» MATERIAL PROVIDED
::::::

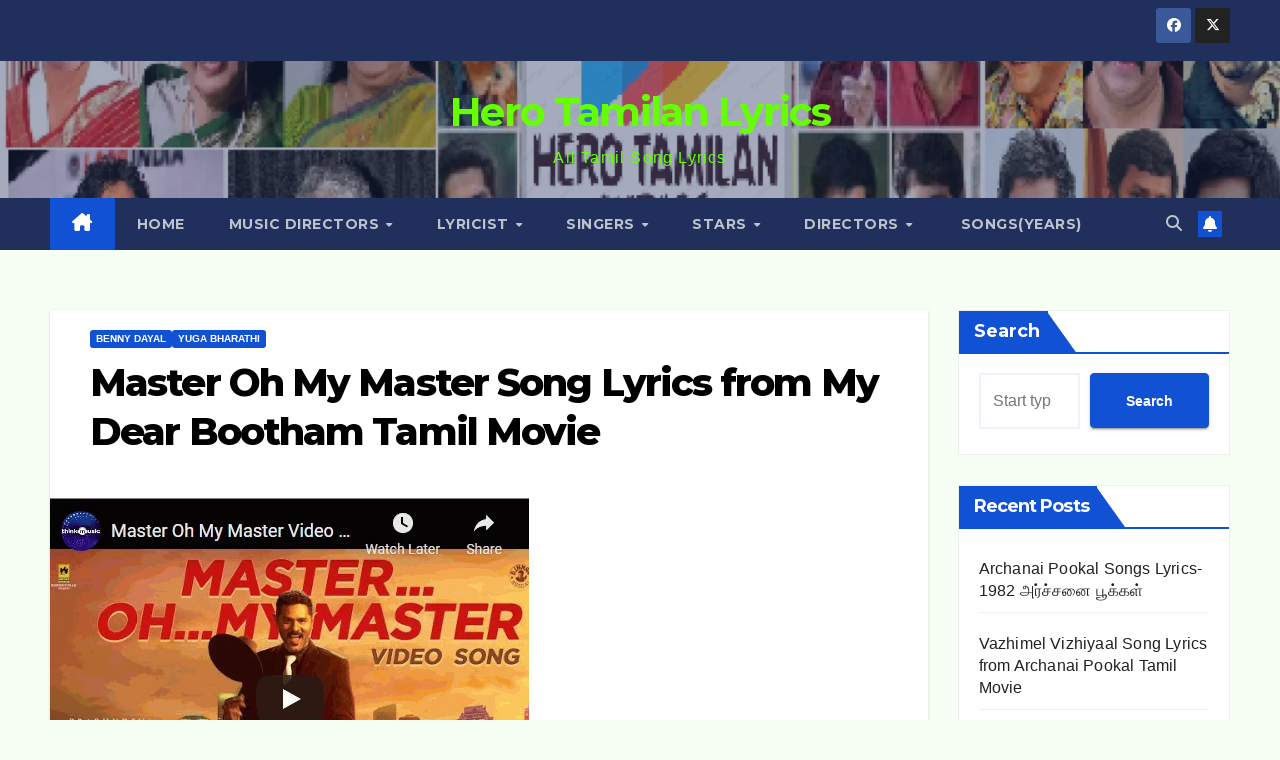

--- FILE ---
content_type: text/html; charset=utf-8
request_url: https://www.google.com/recaptcha/api2/aframe
body_size: 266
content:
<!DOCTYPE HTML><html><head><meta http-equiv="content-type" content="text/html; charset=UTF-8"></head><body><script nonce="-ZA2KAw0J4BFtoqs0P8_tA">/** Anti-fraud and anti-abuse applications only. See google.com/recaptcha */ try{var clients={'sodar':'https://pagead2.googlesyndication.com/pagead/sodar?'};window.addEventListener("message",function(a){try{if(a.source===window.parent){var b=JSON.parse(a.data);var c=clients[b['id']];if(c){var d=document.createElement('img');d.src=c+b['params']+'&rc='+(localStorage.getItem("rc::a")?sessionStorage.getItem("rc::b"):"");window.document.body.appendChild(d);sessionStorage.setItem("rc::e",parseInt(sessionStorage.getItem("rc::e")||0)+1);localStorage.setItem("rc::h",'1769141150518');}}}catch(b){}});window.parent.postMessage("_grecaptcha_ready", "*");}catch(b){}</script></body></html>

--- FILE ---
content_type: application/javascript; charset=utf-8
request_url: https://fundingchoicesmessages.google.com/f/AGSKWxUraQkle36okDjNUJ_3i_XG-xFw5YEPEw2nwQ4wQcjpbiwxbhtvqxWvTAzlxQxCxMACjg4wcmqr3bOCkrnsQU5AA2GtWRQ-5PPyVbinFVB51oEKw8_y9W-QS2jhDCOuR48fqiXjhT2L7vCyThqNMBRU-88wJiUWGY7K_uLjKjuU44poW9eG0ZWZICda/_/videoad_new./adx_iframe_/adsatt._ads_text./ad_tab.
body_size: -1288
content:
window['9b57cfe3-7b88-430e-a91a-0533cdc5c7ef'] = true;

::::::

» ACTION ITEM
Everything above except the pictures needs to be reproduced exactly.

» ANSWER TO THE EXERCISE
--- FILE ---
content_type: text/html; charset=utf-8
request_url: https://www.google.com/recaptcha/api2/aframe
body_size: 266
content:
<!DOCTYPE HTML><html><head><meta http-equiv="content-type" content="text/html; charset=UTF-8"></head><body><script nonce="-ZA2KAw0J4BFtoqs0P8_tA">/** Anti-fraud and anti-abuse applications only. See google.com/recaptcha */ try{var clients={'sodar':'https://pagead2.googlesyndication.com/pagead/sodar?'};window.addEventListener("message",function(a){try{if(a.source===window.parent){var b=JSON.parse(a.data);var c=clients[b['id']];if(c){var d=document.createElement('img');d.src=c+b['params']+'&rc='+(localStorage.getItem("rc::a")?sessionStorage.getItem("rc::b"):"");window.document.body.appendChild(d);sessionStorage.setItem("rc::e",parseInt(sessionStorage.getItem("rc::e")||0)+1);localStorage.setItem("rc::h",'1769141150518');}}}catch(b){}});window.parent.postMessage("_grecaptcha_ready", "*");}catch(b){}</script></body></html>

--- FILE ---
content_type: application/javascript; charset=utf-8
request_url: https://fundingchoicesmessages.google.com/f/AGSKWxUraQkle36okDjNUJ_3i_XG-xFw5YEPEw2nwQ4wQcjpbiwxbhtvqxWvTAzlxQxCxMACjg4wcmqr3bOCkrnsQU5AA2GtWRQ-5PPyVbinFVB51oEKw8_y9W-QS2jhDCOuR48fqiXjhT2L7vCyThqNMBRU-88wJiUWGY7K_uLjKjuU44poW9eG0ZWZICda/_/videoad_new./adx_iframe_/adsatt._ads_text./ad_tab.
body_size: -1288
content:
window['9b57cfe3-7b88-430e-a91a-0533cdc5c7ef'] = true;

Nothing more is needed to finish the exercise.